• **SET PROBLEM**
Pick out each line below that contains the string "closer" and copy those lines in full.

• **PROVIDED ENTRIES**
** BEGIN **

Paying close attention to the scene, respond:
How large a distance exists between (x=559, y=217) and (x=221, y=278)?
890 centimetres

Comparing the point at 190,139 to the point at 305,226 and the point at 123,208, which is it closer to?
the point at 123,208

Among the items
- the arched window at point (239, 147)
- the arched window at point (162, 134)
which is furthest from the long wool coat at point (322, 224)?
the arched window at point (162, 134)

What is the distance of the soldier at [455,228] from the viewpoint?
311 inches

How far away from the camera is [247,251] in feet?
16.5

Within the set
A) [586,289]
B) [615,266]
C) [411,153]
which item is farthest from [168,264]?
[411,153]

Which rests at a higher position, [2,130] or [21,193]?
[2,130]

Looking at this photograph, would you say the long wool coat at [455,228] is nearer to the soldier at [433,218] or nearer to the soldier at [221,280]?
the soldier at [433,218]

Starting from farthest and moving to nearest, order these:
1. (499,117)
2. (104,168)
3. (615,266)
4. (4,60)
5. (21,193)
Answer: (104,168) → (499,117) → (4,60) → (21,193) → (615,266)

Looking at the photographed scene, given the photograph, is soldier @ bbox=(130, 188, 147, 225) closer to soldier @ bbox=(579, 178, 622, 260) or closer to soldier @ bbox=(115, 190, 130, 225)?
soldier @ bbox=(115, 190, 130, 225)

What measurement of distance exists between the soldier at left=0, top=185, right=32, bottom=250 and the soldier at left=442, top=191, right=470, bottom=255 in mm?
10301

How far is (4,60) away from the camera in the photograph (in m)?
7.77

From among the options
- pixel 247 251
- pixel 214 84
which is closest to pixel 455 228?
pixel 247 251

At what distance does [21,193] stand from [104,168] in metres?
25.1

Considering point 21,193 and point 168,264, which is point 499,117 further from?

** END **
** BEGIN **

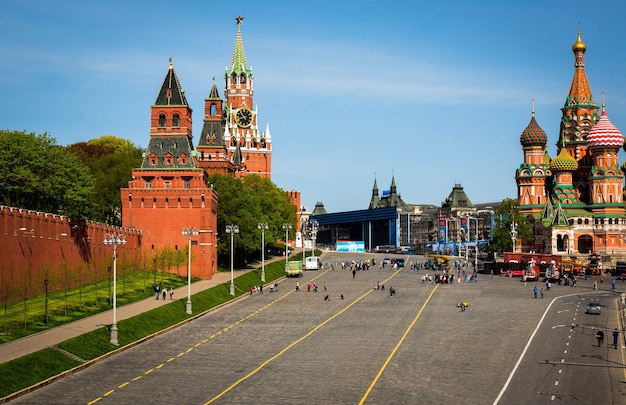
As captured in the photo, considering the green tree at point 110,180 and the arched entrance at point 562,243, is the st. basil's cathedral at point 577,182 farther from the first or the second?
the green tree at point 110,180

** END **

• **FINAL RESULT**
Comparing the point at 190,139 to the point at 305,226 and the point at 123,208, which is it closer to?
Looking at the photographed scene, given the photograph, is soldier @ bbox=(130, 188, 147, 225) closer to soldier @ bbox=(579, 178, 622, 260) or closer to soldier @ bbox=(115, 190, 130, 225)?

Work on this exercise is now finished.